Modeling dynamic functional connectivity using a wishart mixture model

In Proceedings of the 2017 International Workshop on Pattern Recognition in Neuroimaging — 2017, pp. 1-4
From

Department of Applied Mathematics and Computer Science, Technical University of Denmark1

Cognitive Systems, Department of Applied Mathematics and Computer Science, Technical University of Denmark2

Dynamic functional connectivity (dFC) has recently become a popular way of tracking the temporal evolution of the brains functional integration. However, there does not seem to be a consensus on how to choose the complexity, i.e. number of brain states, and the time-scale of the dynamics, i.e. the window length.

In this work we use the Wishart Mixture Model (WMM) as a probabilistic model for dFC based on variational inference. The framework admits arbitrary window lengths and number of dynamic components and includes the static one-component model as a special case. We exploit that the WMM framework provides model selection by quantifying models generalization to new data.

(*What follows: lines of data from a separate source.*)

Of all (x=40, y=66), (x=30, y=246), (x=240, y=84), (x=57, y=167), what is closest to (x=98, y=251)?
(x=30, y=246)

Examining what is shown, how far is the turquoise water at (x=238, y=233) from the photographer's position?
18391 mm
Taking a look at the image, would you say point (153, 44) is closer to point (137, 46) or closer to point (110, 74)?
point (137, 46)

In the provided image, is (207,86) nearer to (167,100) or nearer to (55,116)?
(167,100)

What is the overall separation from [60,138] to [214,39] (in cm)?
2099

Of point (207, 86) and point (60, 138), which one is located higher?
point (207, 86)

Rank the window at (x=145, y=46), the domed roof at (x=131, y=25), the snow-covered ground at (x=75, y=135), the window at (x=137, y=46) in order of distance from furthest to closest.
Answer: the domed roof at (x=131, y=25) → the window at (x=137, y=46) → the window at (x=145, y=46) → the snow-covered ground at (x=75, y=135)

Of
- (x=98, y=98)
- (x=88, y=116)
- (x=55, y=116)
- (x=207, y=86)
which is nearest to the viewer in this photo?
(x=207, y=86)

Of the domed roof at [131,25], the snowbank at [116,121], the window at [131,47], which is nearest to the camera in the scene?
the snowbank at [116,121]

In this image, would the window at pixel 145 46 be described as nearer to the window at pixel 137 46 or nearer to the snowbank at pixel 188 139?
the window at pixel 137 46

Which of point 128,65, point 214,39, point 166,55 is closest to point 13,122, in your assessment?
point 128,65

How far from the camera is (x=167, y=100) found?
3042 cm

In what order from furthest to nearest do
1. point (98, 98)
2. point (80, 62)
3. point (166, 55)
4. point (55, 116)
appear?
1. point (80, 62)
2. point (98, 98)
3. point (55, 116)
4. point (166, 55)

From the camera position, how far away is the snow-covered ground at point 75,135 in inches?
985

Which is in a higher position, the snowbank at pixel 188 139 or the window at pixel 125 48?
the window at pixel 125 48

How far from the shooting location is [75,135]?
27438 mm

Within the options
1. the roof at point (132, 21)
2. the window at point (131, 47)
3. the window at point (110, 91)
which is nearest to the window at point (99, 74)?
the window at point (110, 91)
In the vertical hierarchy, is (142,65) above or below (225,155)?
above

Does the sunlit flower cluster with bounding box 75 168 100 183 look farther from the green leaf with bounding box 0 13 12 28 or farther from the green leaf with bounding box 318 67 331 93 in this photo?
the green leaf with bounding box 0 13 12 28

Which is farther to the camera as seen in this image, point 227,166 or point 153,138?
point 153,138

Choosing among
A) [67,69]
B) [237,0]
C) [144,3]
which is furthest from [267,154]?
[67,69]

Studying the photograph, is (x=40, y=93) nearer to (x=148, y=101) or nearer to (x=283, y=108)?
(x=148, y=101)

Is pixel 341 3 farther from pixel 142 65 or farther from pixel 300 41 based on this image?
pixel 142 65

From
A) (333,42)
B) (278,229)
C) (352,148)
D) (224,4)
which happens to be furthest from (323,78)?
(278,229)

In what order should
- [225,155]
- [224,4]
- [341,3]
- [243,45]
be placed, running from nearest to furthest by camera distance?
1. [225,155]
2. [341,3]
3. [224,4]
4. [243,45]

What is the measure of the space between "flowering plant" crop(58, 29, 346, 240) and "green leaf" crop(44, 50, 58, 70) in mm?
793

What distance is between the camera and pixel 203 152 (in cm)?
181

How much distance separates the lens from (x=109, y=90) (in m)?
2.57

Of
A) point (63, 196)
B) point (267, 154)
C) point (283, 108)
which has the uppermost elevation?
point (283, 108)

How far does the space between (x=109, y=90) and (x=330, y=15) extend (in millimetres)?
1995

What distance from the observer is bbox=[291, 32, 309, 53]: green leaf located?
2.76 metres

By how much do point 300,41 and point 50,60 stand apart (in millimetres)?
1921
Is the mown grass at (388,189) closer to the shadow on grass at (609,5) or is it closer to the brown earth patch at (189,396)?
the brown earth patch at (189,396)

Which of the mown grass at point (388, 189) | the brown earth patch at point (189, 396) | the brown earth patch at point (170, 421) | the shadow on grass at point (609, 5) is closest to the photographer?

We use this to quantify the number of states within a prespecified window length. We further propose a heuristic procedure for choosing the window length based on contrasting for each window length the predictive performance of dFC models to their static counterparts and choosing the window length having largest difference as most favorable for characterizing dFC.

On synthetic data we find that generalizability is influenced by window length and signal-tonoise ratio. Too long windows cause dynamic states to be mixed together whereas short windows are more unstable and influenced by noise and we find that our heuristic correctly identifies an adequate level of complexity.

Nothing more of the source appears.